Lawyers raise questions on Chief Justice Ranjan Gogoi's presence in court
The Chief Justice said he had to convene the special session to show that the judiciary cannot be turned into a scapegoat by vested interests
- Published 21.04.19, 7:13 AM
- Updated 21.04.19, 8:07 AM
- a min read
No mainstream political party had commented till Saturday night on the statement by the Chief Justice of India that the judiciary is under a serious threat but some lawyers wondered whether Justice Ranjan Gogoi should himself have participated in the special sitting.
The Chief Justice said he had to convene the special session to show that the judiciary cannot be turned into a scapegoat by vested interests.
“We had to take this extraordinary and unusual step because things have gone too far. We cannot allow this.… I want to tell the citizens of this country is that today (the) judiciary is under a serious threat,” Justice Gogoi said.
The Chief Justice refrained from signing the order that was passed after the special session. It was signed by the other two judges, Justices Arun Mishra and Sanjiv Khanna.
Judicial sources defended the Chief Justice’s participation in the session, saying he must be given an opportunity to respond to the allegations directly levelled against him. Having done that, the Chief Justice stepped aside when it came to signing the order, they pointed out.
But Namit Saxena, a Supreme Court lawyer, wrote on the portal Live Law: “If at all the CJI considered the matter to have been taken on the judicial side, he could not have been part of the bench…. If the objective was to convey a message to the media, a press conference should have been called.”
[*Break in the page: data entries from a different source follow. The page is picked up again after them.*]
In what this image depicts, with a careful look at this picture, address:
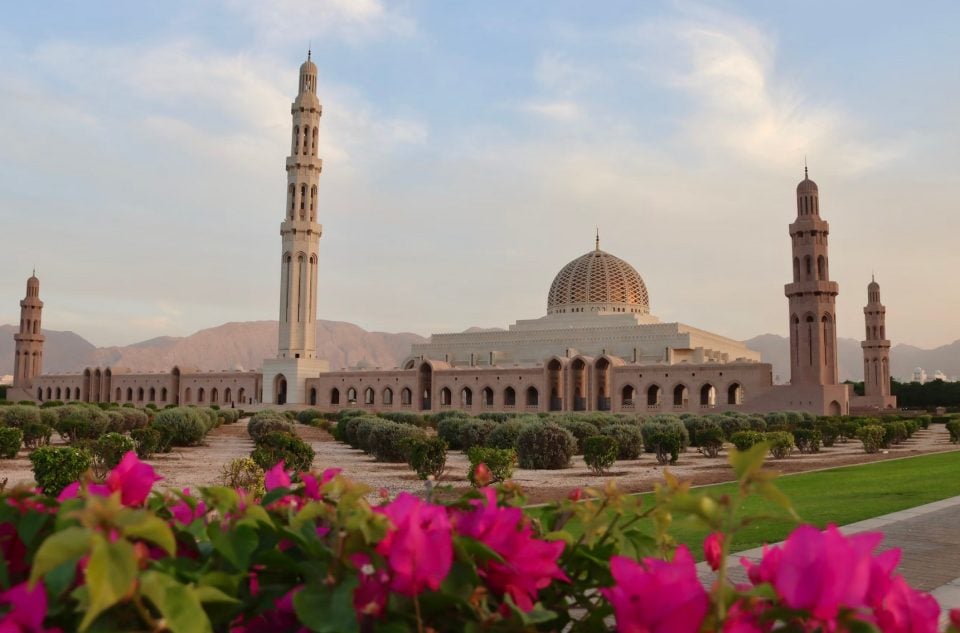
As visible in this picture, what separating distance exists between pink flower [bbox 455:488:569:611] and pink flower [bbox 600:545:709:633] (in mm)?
145

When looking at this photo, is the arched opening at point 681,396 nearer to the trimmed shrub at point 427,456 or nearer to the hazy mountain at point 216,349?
the trimmed shrub at point 427,456

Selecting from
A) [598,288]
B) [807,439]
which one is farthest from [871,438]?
[598,288]

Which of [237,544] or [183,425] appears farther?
[183,425]

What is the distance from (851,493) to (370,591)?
10005 mm

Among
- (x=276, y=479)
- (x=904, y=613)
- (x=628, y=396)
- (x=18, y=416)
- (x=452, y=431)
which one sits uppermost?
(x=628, y=396)

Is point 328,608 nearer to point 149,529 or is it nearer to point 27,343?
point 149,529

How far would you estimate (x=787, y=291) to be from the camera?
130 feet

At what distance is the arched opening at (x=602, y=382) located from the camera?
4366cm

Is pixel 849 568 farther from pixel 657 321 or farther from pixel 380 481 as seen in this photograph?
pixel 657 321

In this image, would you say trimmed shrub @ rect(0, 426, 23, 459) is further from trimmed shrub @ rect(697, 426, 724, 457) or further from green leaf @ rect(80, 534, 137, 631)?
green leaf @ rect(80, 534, 137, 631)

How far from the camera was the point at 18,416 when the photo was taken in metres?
20.3

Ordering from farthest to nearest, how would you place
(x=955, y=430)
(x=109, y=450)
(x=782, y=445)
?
(x=955, y=430) → (x=782, y=445) → (x=109, y=450)

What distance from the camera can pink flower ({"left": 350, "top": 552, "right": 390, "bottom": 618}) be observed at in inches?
39.2

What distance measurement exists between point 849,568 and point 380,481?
12973mm
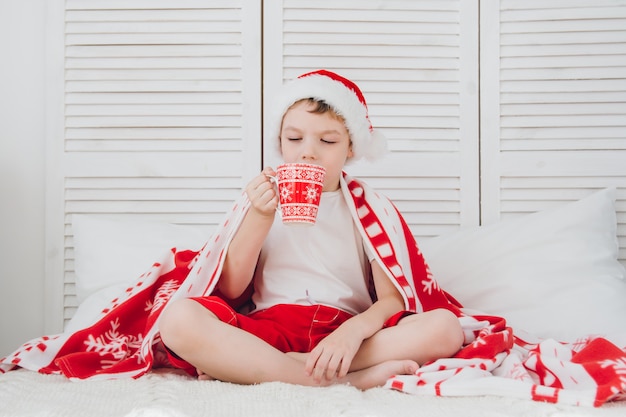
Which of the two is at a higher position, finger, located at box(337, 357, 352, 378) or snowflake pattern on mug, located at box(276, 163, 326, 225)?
snowflake pattern on mug, located at box(276, 163, 326, 225)

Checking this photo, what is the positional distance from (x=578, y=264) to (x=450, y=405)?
0.86m

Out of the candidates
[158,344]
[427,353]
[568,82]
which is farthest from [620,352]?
[568,82]

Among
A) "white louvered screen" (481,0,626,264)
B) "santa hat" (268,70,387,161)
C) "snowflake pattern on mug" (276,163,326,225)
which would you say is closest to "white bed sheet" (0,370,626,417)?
"snowflake pattern on mug" (276,163,326,225)

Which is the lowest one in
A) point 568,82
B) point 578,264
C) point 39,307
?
point 39,307

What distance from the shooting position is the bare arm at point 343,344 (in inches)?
46.6

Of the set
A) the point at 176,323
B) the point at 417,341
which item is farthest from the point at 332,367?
the point at 176,323

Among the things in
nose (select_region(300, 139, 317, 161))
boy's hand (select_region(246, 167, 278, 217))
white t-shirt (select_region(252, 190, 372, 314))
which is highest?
nose (select_region(300, 139, 317, 161))

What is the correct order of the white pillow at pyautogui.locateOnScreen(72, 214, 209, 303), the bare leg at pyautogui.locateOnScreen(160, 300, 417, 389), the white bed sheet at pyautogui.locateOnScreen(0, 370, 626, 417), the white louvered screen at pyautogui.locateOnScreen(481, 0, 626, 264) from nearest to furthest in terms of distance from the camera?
the white bed sheet at pyautogui.locateOnScreen(0, 370, 626, 417) → the bare leg at pyautogui.locateOnScreen(160, 300, 417, 389) → the white pillow at pyautogui.locateOnScreen(72, 214, 209, 303) → the white louvered screen at pyautogui.locateOnScreen(481, 0, 626, 264)

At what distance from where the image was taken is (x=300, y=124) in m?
1.48

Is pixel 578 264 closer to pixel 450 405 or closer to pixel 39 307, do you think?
pixel 450 405

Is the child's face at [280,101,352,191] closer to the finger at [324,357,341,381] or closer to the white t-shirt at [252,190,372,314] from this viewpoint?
the white t-shirt at [252,190,372,314]

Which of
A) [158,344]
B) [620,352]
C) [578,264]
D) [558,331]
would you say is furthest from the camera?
[578,264]

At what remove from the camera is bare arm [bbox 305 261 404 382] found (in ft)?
3.88

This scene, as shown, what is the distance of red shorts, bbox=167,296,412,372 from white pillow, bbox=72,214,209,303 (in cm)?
48
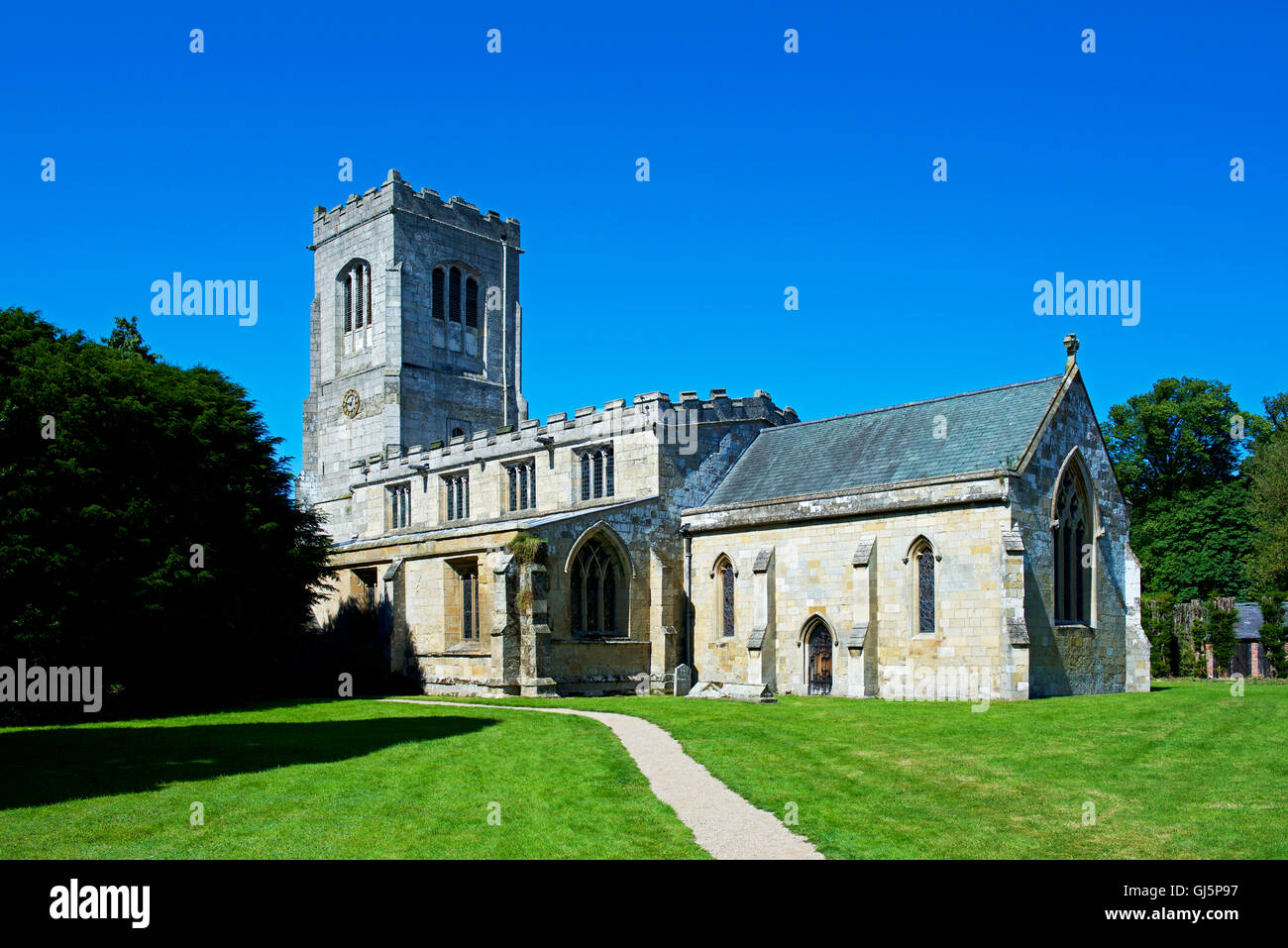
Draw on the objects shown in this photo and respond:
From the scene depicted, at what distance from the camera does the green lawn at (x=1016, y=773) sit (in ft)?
37.1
Jurist Rakesh Dwivedi told PTI: “My firm view is that the CJI should not have presided over the bench.”
Dwivedi said that if the CJI wanted to clarify his position, he should have called a media conference.
“It is absolutely unusual, extraordinary and unlawful for him to sit through the proceedings and then not sign the order,” he added.
Dwivedi said that if the CJI was not part of the order passed, he should not have been on the bench in the first place.
On the bench’s order that left it to the media to exercise restraint, Dwivedi told the news agency: “They have not gagged the press but they have tried to make the suggestion…. The observations made by the bench are not required. Media is always expected to do that. So media should be allowed to perform its duty according to its own wisdom freely.”